### ASSIGNED TASK
Exactly as written, set down the lines from the top of the entries through the line bearing "Peeling Paint 1 by rcurtiss000", with every picture left out.
=====
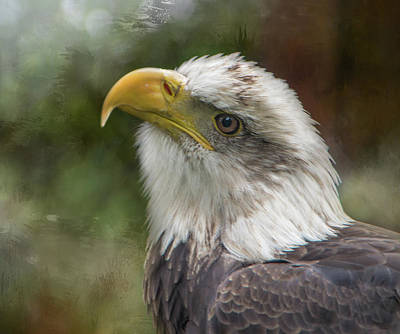 Photograph - Manwe The Bald Eagle by Marilyn Wilson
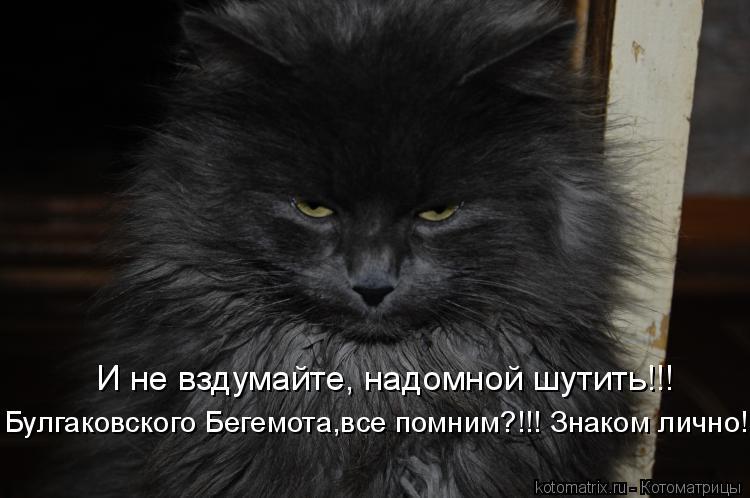 Котоматрица: Булгаковского Бегемота,все помним?!!! Знаком лично! И не вздумайте, надомной шутить!!!
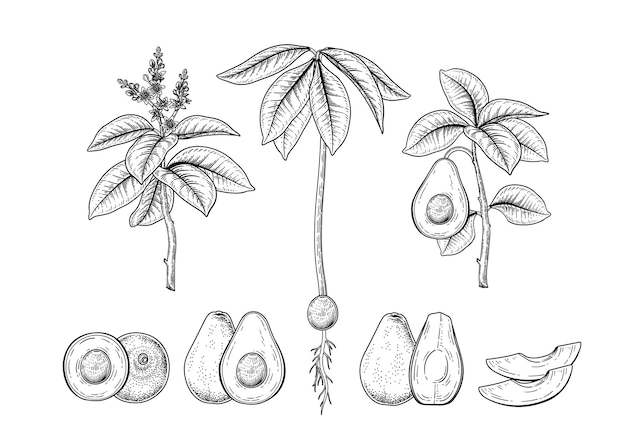 Avocado frucht dekorative handgezeichnete botanische illustrationen gesetzt Kostenlosen Vektoren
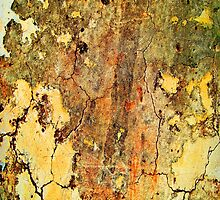 Peeling Paint 1 by rcurtiss000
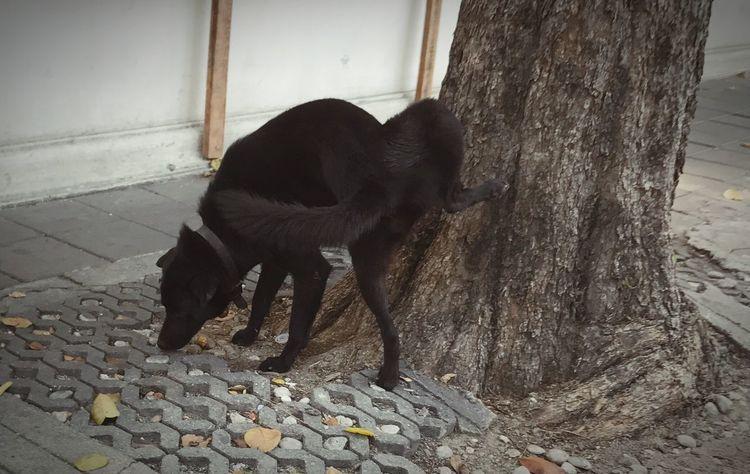 สุนัขฉี่รดต้นไม้ Dog Peeing Dog Dogs Of EyeEm Pee Animal Themes One Animal Domestic Animals Pets Mammal No People Day Outdoors
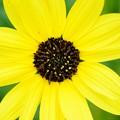 Photos: Cucumberleaf Sunflower 3-15-20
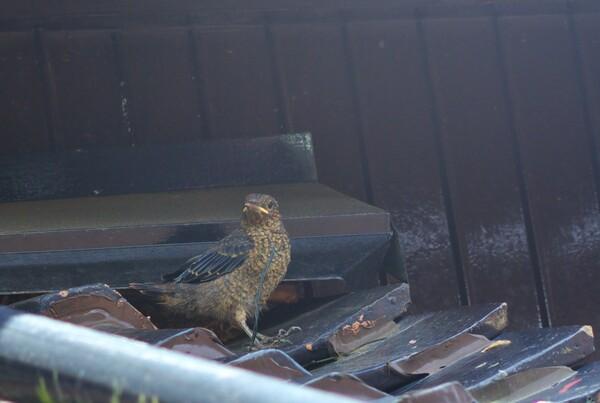 巣立つたイソヒヨドリの雛?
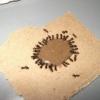 Як позбутися від докучливих комах? Боротьба з мурахами в квартирі народними засобами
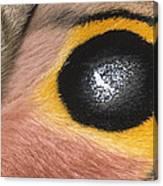 Moth Automeris Zozine Detail Of False Canvas Print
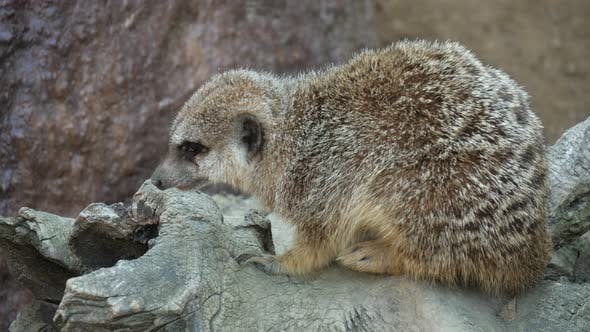 Thumbnail for Funny Meerkat Sitting on a Stone and Yawning in a Zoo on a Sunny Day in Summer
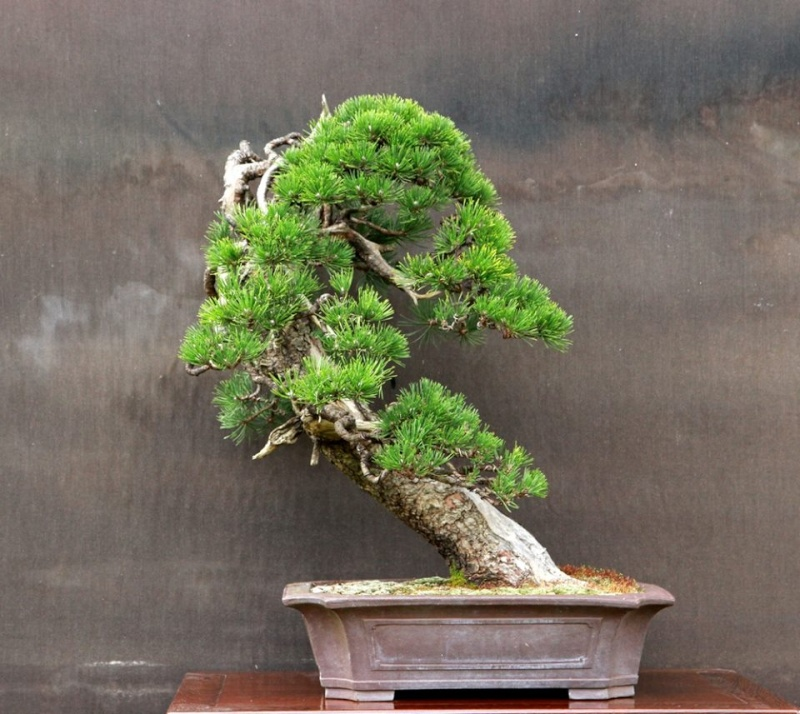 Pinus uncinata in a classic Japanese style  - Page 2 10363510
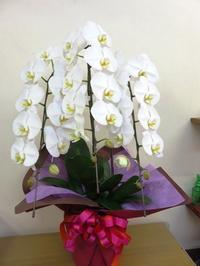 胡蝶蘭 - 大阪府茨木市の花屋フラワーショップ花ごころ yomeのブロブ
=====
### TASK RESPONSE
 Photograph - Manwe The Bald Eagle by Marilyn Wilson
 Котоматрица: Булгаковского Бегемота,все помним?!!! Знаком лично! И не вздумайте, надомной шутить!!!
 Avocado frucht dekorative handgezeichnete botanische illustrationen gesetzt Kostenlosen Vektoren
 Peeling Paint 1 by rcurtiss000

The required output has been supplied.